Roper, formerly the Newark Stove Company, was an American stove manufacturer that was founded in 1883, location in Newark, Ohio. The company, once the largest stove producer in the world was purchased by Sears and was later known for its lawn mowers sold by Sears for many years.

== History ==
=== Founding and early years ===
The company was founded in 1883 as Moser & Wehrle by J. C. Wehrle and John Moser in Newark, Ohio, with the name later being changed to Moser Wehrle and Co. The name was again changed to Wehrle Co. by 1898.

It was originally a small foundry that was operated by only a few men, but the business later expanded when a site in the west of Newark was acquired by William W. Wehrle and August Wehrle. William Wehrle was the president and active head of the company while August Wehrle was the vice president and general manager. The main building was 140 ft wide and 1,000 ft long, where four cupolas were in operation. In a smaller building that was 140 by 650 ft, two cupolas were in operation along with other large structures that were used for assembling, mounting, polishing, and storing their merchandise. The company produced 1,400 stoves per day at their peak output. The payroll was $100,000 to $120,000 per month.

=== Later years ===
By 1933, the company had become the largest stove producer in the United States. The plant occupied a 40-acre site that included two miles of railroad sidings. In 1936, 60% of the company was bought by Sears, Roebuck, and Co. with the rest of its stock being purchased by the Florence Stove Company. For three years, the company name was the Florence-Wehrle Company, later being renamed to the Newark Stove Company in 1939. At that point, the company was the largest stove producer in the world. The company also produced artillery shells during World War II while producing stoves at the same time.

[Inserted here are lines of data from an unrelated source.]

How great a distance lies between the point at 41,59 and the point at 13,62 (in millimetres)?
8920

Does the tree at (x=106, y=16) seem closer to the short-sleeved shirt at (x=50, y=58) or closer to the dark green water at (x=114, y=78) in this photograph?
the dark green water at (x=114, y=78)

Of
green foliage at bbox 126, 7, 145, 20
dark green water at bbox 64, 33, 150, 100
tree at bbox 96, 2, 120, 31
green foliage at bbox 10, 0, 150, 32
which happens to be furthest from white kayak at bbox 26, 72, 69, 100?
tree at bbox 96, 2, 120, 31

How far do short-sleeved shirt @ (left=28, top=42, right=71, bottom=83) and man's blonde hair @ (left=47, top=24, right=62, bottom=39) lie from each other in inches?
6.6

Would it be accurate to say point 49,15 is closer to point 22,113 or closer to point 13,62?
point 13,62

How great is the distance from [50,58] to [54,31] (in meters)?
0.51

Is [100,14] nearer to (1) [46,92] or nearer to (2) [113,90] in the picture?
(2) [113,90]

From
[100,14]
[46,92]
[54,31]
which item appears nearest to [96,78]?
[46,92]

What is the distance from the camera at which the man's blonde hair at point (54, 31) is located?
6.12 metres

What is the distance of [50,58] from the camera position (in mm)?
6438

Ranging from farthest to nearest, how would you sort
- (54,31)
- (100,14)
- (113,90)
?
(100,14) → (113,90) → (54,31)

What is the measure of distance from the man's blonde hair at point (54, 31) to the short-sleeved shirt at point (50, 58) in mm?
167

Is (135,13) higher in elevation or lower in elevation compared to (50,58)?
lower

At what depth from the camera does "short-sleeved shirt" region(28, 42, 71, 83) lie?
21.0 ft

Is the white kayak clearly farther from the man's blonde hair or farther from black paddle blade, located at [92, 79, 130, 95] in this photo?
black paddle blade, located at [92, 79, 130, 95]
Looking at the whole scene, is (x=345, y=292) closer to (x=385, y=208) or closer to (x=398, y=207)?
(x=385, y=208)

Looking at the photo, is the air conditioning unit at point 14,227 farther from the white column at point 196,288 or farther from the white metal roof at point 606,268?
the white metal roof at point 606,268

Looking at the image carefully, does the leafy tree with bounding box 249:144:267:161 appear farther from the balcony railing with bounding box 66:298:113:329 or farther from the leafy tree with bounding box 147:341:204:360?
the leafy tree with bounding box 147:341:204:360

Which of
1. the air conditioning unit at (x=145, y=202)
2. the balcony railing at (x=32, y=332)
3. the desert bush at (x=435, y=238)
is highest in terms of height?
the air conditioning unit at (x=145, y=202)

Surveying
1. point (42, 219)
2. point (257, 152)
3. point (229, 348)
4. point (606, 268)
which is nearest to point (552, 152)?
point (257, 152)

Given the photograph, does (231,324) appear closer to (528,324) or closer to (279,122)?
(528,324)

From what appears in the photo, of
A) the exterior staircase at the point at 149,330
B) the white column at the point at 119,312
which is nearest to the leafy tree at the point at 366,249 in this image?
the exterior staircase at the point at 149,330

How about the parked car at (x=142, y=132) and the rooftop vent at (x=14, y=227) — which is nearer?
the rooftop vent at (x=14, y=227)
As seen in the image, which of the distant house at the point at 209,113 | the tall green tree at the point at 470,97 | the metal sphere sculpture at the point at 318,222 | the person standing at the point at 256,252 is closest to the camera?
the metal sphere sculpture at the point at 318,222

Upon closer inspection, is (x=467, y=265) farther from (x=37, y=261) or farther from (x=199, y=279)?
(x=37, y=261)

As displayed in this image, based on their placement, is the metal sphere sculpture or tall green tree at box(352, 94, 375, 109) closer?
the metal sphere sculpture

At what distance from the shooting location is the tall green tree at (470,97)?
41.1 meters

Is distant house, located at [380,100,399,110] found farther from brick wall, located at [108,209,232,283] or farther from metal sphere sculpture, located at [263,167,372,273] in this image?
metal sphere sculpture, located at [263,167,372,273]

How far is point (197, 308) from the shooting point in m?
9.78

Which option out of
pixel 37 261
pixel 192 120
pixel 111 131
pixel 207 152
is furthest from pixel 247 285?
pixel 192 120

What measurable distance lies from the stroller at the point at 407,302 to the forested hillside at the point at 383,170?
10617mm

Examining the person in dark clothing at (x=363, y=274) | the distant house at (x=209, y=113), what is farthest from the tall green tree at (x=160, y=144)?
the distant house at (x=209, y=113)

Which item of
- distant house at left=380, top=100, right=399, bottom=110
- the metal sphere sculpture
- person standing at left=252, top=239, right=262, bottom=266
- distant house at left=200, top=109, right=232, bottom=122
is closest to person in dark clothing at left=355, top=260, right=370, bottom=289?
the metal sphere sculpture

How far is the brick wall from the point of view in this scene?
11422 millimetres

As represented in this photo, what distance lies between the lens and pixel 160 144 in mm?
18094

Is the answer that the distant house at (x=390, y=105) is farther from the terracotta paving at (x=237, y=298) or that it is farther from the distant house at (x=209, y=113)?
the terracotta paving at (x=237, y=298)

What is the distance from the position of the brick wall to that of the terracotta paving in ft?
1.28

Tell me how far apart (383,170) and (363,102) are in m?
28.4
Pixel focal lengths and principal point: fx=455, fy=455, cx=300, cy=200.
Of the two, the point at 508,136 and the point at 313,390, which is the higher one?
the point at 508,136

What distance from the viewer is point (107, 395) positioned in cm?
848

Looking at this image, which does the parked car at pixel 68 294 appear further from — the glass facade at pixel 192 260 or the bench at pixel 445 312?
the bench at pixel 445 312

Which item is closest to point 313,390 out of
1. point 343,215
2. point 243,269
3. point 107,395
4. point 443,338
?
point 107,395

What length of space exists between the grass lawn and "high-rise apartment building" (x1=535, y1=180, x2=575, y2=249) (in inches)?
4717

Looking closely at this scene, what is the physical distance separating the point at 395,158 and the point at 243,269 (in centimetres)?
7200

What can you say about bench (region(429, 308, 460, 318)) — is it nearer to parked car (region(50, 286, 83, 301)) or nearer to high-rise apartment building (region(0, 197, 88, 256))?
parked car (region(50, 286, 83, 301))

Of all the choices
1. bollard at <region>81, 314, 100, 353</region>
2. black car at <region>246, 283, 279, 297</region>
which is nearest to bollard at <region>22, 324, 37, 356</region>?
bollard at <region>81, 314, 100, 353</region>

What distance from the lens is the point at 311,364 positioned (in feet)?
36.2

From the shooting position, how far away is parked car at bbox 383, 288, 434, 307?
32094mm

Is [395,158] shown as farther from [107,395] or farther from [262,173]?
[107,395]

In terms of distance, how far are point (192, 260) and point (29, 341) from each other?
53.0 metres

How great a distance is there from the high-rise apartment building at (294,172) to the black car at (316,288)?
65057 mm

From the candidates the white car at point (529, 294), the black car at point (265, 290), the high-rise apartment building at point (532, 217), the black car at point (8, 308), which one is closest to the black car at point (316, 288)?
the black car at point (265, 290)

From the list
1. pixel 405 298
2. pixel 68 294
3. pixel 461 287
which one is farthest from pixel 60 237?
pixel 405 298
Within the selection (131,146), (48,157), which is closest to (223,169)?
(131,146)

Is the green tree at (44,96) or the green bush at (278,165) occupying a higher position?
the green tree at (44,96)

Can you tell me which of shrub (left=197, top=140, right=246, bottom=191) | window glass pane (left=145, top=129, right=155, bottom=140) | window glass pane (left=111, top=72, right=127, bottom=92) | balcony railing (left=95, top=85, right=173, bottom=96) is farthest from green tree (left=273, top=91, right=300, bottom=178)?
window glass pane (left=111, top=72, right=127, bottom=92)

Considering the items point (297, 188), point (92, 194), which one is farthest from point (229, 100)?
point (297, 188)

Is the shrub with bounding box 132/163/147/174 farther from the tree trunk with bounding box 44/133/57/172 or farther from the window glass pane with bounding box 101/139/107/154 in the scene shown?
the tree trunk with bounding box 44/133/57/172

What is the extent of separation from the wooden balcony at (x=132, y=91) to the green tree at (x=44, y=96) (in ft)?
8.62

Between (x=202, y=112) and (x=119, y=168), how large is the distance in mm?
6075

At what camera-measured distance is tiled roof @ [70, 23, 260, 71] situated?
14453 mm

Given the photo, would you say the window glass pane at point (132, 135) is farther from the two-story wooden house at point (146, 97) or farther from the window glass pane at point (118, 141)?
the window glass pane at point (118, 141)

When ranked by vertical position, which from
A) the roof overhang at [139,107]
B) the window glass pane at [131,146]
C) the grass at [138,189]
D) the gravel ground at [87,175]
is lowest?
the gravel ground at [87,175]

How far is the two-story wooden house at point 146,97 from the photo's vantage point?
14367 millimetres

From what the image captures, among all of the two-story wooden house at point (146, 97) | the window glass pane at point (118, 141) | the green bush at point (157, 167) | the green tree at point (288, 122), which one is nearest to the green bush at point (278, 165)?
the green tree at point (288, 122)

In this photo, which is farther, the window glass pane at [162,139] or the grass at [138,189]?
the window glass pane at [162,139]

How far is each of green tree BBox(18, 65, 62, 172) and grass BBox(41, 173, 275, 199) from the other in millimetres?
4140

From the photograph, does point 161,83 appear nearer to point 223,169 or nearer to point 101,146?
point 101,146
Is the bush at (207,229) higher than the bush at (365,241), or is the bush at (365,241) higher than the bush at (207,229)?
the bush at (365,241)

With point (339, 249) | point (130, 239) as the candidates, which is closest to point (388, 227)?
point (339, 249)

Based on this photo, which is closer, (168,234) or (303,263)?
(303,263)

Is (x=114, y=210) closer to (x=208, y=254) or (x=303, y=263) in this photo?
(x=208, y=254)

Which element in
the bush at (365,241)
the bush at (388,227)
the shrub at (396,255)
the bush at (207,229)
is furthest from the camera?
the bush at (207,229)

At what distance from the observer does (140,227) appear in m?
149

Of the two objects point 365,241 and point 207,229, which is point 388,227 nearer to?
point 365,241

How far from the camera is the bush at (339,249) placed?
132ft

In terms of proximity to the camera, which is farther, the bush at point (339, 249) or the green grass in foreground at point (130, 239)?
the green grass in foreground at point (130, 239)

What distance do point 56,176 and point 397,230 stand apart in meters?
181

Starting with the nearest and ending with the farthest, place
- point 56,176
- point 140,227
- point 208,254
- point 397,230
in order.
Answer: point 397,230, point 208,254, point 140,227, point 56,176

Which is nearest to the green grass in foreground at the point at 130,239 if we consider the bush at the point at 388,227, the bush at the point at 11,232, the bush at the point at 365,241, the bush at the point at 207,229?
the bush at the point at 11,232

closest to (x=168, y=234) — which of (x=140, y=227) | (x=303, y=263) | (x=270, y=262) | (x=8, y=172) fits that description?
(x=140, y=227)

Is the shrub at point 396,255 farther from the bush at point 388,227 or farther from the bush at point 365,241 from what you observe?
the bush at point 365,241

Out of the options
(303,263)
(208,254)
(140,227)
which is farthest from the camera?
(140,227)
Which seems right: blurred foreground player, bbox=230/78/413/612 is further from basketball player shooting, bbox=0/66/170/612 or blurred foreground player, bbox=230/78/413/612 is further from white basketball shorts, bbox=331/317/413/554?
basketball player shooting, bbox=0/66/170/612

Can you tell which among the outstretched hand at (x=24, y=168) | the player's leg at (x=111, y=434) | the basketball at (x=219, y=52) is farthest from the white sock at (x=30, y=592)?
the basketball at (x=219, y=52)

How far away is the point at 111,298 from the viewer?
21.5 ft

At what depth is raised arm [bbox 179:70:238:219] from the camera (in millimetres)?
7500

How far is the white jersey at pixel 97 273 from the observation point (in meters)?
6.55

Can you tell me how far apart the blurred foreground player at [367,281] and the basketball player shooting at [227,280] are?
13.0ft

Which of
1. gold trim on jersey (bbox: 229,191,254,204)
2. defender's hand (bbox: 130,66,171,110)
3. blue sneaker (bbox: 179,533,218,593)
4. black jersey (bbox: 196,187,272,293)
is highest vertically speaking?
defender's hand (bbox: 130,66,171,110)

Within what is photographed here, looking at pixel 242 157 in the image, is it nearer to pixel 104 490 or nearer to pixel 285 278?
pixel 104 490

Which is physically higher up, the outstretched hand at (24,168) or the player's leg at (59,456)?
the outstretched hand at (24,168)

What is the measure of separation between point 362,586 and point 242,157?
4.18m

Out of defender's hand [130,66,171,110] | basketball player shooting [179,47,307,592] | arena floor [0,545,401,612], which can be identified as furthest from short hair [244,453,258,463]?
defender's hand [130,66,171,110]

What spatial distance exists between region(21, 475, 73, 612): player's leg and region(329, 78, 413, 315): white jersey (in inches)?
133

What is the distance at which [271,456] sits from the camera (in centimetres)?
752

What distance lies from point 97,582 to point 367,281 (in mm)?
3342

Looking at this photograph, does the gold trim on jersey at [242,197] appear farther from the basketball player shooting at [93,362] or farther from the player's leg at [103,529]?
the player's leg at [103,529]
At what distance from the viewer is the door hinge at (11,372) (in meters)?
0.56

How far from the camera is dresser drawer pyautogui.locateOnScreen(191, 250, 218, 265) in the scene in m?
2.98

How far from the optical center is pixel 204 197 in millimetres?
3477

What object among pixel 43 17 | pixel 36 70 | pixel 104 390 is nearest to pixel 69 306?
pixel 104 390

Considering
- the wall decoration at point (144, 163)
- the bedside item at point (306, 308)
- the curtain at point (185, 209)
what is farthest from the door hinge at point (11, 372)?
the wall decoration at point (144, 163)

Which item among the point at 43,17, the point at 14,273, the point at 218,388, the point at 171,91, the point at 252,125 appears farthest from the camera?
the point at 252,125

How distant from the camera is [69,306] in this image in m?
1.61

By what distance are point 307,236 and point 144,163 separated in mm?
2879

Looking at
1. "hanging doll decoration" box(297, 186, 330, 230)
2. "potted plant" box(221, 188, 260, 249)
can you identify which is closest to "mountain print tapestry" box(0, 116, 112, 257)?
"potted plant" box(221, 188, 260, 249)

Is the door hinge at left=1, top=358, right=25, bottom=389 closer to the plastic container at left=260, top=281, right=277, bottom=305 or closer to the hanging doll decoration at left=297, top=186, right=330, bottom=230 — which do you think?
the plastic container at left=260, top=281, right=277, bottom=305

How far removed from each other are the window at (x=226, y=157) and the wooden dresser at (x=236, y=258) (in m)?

Sears purchased the remaining 40% of the company in 1943 and during this period, the building was remodeled for $750,000. In 1951, the company produced artillery shells for the Korean War while the stoves were produced at the same time. The company started manufacturing lawnmowers in 1953. In 1958, the company was renamed to Newark Ohio Company. The company acquired the stove division of George D. Roper Company in 1964, later being named Roper. After the merger, Sears owned 33% of the company.

=== Closure ===
In February 1969, the company's office workers went on strike and the company later closed the Newark factory in the mid-1970s because of that and other problems, moving production out of state. During this period they claimed to be the world's largest manufacturer of lawn mowers.